'Kingsglaive: Final Fantasy XV' review: Pretty but hollow
“No one lives in the slums because they want to. It’s like this train. It can only go where the tracks take it,” Cloud, the spiky-haired, giant sword-wielding hero from the 7th installment of role-playing game Final Fantasy once said.
He was, of course, referring to the sad lot of the people he was destined to save. However, he could as well have been referring to the artistic and creative fate of every movie that would bear the words Final Fantasy.
Stuck with the lengthy convolutions and complex mythos of the videogame but without the interactivity to make the investment worthwhile, the films rely heavily on state-of-the-art visuals to veil their labyrinthine plots to no avail. All of the Final Fantasy movies, from the woefully dismal The Spirits Within (2001) to Advent Children (2005) to Kingslaive, suffer from being gorgeous but impenetrable drags, not because they want to be, but because their loyalty to the brand precludes them from being more streamlined and palatable to a wider audience base.
Too complicated a history
Another complication of the entire Final Fantasy franchise is that there is actually no continuity between the videogames, despite all of them bearing the same title. Except for recurring elements, such as creatures, characters, crystals, and a general theme that mixes fantasy elements with sci-fi, each videogame involves a separate world with a different set of histories and conflicts. Simply put, there is no comfort, not even for long-time fans of the videogame. Everyone starts from the very beginning.
Thus, Kingsglaive opens with a crash course in the knotty lore surrounding Final Fantasy XV. Not even the composed and confident narration of Lena Headey (who voices Princess Lunafreya) and gleaming animation can ease the tension of the grave back story, which involves warring magical kingdoms, a technologically superior empire that is set to invade, royal intrigues, and power struggles.
The film really begins in a heated battle between the titular Kingsglaive – a group of selected magic-users plucked by the king (Sean Bean) of the only kingdom that has yet to surrender – and an army of bugs and monsters who seem to be under the employ of the empire. In between digital fireballs and acrobatic stunts, the movie introduces its main protagonist, idealistic Nyx Ulric (Aaron Paul), who, through another series of perplexing plot turns, becomes involved in ensuring the safety of Princess Lunafreya from those chasing after her.
Tropes and stereotypes
There is a lot of plot to be covered by the movie, with even more characters to add depth to. However, Takeshi Nozue, who also directed Advent Children, is more concentrated on making everything look as spectacular and photorealistic as possible. The results are, admittedly, astounding.

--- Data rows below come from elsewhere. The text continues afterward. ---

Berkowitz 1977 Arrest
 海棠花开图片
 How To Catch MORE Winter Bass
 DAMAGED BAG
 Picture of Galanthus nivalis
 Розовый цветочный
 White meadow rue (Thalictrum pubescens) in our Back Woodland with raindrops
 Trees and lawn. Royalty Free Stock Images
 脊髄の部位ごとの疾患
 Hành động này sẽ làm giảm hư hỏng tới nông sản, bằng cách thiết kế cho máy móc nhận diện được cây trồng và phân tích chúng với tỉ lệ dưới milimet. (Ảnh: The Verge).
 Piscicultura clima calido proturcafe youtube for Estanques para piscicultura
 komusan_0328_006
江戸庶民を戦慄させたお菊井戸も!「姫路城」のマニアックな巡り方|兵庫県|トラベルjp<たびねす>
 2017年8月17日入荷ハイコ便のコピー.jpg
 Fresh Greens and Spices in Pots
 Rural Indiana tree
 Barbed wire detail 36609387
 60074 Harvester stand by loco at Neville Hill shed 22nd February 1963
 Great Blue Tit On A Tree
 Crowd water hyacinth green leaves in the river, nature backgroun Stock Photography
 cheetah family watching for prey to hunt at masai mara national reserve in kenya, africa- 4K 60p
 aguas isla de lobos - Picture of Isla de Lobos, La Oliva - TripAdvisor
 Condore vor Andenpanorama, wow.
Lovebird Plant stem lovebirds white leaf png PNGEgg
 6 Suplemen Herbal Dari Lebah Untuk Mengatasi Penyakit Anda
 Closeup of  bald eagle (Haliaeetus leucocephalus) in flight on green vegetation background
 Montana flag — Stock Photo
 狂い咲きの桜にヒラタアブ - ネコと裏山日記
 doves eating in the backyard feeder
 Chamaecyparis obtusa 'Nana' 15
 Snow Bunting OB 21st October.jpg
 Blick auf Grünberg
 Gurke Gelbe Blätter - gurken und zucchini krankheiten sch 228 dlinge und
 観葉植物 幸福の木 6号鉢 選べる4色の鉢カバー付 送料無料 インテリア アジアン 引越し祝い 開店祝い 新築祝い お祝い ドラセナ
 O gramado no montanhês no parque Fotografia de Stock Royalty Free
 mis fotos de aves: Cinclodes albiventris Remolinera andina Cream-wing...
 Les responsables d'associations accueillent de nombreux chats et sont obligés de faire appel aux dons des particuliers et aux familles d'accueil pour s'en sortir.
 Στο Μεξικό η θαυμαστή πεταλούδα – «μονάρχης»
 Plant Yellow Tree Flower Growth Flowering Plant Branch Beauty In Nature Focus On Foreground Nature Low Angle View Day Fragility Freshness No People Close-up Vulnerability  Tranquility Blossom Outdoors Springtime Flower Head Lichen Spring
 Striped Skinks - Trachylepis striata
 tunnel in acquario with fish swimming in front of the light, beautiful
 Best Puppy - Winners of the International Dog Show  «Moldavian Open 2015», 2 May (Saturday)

The world of Final Fantasy XV is designed to look similar to ours, exaggerated by ornate details that obviously suggest the fact that its universe is one where both magic and futuristic technology exist. Given this, the movie’s dazzling cityscapes seem oddly familiar, with its roads populated by cars that look and move like the ordinary ones we have. The design gives the movie a compellingly bizarre contemporary look, more akin to the haunting dystopias of The Hunger Games and other young adult-themed franchises than the otherworldly settings of other Final Fantasy materials.
If only everything else were up to par, then the movie’s message could have been more relevant and pertinent to our times.
Sadly, the story is left at the margins, relegated by Nozue to serve the purpose of weaving together the many bombastic chase and fight sequences that seem to be the heart, soul, and purpose of the movie.
The characters are derived and written from the stereotypes that the role-playing game has exploited from the very beginning. Nyx is the spunky warrior-type. The princess is the dainty but courageous female representative. There is even a villain whose surprise identity isn’t really a surprise, given that it is all part of the franchise’s oft-used tropes.
Emperor with no clothes
Sure, Kingsglaive is bound to dazzle.
However, its allure is temporary. As soon as one acclimates to the movie’s incessant supply of tricks and gimmicks, the movie quickly loses its charms, revealing itself as this emperor with no clothes, a pretty but hollow ruler with nothing else to show but fake emotional faces and a whole lot of distracting fireworks. – Rappler.com
Francis Joseph Cruz litigates for a living and writes about cinema for fun. The first Filipino movie he saw in the theaters was Carlo J. Caparas’ 'Tirad Pass.' Since then, he’s been on a mission to find better memories with Philippine cinema.